Records from a spatial question set:
- - - -

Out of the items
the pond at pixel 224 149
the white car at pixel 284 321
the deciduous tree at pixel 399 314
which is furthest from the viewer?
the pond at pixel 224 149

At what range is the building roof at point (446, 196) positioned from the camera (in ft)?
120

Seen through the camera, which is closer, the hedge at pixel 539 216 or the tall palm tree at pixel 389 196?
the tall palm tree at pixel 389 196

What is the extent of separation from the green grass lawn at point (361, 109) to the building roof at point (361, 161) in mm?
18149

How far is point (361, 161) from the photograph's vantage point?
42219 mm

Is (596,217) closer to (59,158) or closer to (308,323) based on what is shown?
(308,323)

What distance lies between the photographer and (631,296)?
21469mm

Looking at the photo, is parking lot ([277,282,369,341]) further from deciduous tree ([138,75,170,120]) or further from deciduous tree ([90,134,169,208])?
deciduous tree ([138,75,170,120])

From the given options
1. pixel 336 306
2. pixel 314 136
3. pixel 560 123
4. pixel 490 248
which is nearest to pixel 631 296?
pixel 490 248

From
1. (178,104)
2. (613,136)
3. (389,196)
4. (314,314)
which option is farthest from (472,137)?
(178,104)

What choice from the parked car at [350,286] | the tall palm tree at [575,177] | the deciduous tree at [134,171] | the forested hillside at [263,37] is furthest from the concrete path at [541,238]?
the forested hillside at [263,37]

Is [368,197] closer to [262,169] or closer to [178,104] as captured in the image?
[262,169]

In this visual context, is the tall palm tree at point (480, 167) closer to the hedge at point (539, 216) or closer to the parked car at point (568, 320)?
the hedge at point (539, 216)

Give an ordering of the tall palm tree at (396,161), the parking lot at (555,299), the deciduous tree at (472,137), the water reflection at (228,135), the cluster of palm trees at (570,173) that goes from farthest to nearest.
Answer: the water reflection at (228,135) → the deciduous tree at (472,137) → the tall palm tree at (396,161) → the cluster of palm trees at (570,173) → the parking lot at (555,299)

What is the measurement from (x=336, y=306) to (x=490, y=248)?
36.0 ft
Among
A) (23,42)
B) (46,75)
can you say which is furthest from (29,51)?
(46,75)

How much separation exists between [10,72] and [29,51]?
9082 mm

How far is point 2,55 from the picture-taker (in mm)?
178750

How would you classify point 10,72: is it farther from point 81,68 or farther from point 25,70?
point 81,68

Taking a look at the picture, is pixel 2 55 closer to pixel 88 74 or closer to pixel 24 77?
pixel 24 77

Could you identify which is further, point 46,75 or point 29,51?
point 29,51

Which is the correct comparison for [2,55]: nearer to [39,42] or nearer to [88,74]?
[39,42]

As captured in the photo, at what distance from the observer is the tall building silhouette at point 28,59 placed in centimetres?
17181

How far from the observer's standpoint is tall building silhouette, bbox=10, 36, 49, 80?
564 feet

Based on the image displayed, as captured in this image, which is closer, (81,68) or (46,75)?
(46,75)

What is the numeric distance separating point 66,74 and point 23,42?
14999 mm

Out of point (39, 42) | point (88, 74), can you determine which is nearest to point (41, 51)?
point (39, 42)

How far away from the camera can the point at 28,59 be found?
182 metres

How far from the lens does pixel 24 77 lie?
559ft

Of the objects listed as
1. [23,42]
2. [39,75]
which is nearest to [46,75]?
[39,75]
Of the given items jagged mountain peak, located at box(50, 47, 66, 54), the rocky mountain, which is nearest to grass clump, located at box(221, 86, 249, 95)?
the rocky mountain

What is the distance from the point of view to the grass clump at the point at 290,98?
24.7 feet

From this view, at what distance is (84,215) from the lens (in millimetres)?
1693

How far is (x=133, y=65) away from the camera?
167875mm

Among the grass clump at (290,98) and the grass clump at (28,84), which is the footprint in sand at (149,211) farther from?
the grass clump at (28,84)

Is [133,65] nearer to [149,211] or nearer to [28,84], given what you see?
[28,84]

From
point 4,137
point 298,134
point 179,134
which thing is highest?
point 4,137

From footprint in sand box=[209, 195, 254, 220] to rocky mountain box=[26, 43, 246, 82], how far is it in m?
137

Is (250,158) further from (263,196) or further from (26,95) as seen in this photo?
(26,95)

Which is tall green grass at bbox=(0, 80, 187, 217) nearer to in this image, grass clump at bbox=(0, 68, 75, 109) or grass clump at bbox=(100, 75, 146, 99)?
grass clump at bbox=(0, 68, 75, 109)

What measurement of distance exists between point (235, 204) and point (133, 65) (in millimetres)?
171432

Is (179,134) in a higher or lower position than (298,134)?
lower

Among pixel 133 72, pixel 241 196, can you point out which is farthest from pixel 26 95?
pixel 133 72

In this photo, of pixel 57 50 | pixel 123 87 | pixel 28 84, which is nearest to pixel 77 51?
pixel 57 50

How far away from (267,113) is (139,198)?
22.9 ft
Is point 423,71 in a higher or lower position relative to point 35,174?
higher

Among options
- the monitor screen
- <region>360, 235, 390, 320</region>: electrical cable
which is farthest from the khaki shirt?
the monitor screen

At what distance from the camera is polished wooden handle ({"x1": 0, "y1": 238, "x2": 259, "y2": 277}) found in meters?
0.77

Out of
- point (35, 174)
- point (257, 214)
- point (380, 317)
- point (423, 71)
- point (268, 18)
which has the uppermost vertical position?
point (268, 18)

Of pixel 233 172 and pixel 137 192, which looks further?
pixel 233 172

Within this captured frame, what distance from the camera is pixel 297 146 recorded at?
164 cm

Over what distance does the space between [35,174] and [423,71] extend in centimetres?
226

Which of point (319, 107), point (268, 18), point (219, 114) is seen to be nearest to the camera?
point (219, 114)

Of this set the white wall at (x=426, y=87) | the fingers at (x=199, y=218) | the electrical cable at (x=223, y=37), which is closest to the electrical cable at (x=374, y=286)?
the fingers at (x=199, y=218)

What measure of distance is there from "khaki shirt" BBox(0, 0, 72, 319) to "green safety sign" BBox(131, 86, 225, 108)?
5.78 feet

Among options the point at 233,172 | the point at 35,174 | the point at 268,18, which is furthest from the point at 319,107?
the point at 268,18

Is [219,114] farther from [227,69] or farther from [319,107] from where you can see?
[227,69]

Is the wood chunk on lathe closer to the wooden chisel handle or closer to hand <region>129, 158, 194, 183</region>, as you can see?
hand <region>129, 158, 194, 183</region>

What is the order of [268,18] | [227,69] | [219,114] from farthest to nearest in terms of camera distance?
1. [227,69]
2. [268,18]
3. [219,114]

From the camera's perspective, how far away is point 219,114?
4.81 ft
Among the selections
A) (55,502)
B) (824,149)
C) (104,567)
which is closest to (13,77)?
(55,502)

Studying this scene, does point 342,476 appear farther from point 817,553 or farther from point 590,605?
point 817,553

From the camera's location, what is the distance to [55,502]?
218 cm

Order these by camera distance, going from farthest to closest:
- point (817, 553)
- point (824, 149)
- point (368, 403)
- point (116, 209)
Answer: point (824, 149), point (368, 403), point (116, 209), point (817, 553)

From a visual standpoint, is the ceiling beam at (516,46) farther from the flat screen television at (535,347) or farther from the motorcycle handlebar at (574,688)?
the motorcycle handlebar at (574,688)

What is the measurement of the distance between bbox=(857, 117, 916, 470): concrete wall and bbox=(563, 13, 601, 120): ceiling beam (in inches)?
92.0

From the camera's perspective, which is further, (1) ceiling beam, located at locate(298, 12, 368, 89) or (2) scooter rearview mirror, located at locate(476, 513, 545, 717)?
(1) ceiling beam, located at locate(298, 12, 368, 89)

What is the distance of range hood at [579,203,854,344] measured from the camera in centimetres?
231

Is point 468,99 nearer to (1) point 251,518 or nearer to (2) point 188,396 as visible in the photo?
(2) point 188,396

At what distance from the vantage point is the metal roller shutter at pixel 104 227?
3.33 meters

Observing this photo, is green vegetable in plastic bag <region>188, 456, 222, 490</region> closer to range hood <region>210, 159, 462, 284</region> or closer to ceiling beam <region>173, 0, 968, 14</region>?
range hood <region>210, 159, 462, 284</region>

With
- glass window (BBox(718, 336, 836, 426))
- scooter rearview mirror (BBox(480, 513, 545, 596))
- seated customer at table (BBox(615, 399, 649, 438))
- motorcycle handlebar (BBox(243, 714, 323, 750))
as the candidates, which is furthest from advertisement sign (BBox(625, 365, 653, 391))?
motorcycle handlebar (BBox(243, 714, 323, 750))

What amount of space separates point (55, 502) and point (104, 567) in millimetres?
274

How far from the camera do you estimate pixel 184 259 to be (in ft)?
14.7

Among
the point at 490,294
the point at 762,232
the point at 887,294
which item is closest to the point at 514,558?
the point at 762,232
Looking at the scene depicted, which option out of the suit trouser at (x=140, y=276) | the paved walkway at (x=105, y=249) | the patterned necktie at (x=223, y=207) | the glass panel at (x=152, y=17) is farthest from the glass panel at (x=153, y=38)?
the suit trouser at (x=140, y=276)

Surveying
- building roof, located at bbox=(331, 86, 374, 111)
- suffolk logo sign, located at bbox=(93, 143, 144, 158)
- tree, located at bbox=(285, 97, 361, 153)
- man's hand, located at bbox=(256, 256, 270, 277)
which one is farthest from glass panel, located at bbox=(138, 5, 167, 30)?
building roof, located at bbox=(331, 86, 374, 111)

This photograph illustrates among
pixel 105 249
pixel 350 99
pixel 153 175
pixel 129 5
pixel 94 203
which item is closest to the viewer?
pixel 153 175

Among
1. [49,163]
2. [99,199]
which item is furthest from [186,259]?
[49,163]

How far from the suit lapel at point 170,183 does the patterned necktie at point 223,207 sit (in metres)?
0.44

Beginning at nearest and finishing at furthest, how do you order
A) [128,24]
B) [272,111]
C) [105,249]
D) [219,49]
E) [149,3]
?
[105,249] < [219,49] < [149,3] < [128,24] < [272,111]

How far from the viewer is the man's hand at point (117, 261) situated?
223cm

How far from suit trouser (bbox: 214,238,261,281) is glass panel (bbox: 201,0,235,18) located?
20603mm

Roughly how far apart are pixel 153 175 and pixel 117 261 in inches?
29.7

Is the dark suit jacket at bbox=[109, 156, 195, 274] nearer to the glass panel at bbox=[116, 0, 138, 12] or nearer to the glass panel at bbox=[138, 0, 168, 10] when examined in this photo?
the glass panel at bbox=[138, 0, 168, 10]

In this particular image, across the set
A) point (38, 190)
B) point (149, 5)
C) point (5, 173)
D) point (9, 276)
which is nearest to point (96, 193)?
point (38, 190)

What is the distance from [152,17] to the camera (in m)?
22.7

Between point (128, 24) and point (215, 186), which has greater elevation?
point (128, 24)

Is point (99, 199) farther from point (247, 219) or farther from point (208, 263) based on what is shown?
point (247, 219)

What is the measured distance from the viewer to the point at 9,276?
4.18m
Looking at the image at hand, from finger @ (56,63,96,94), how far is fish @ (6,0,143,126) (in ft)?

- - - -

### EXERCISE
Everything from the line that contains "In this particular image, across the set" through the end of the records must be duplicated exactly, and nothing outside that range.

### REPLY TO THE EXERCISE
In this particular image, across the set
A) point (38, 190)
B) point (149, 5)
C) point (5, 173)
D) point (9, 276)
which is nearest to point (96, 193)?
point (38, 190)

What is the distance from [152,17] to the camera (in m)?
22.7

Between point (128, 24) and point (215, 186), which has greater elevation?
point (128, 24)

Is point (99, 199) farther from point (247, 219) or farther from point (208, 263) based on what is shown?
point (247, 219)

What is the measured distance from the viewer to the point at 9,276?
4.18m
Looking at the image at hand, from finger @ (56,63,96,94), how far is fish @ (6,0,143,126) (in ft)?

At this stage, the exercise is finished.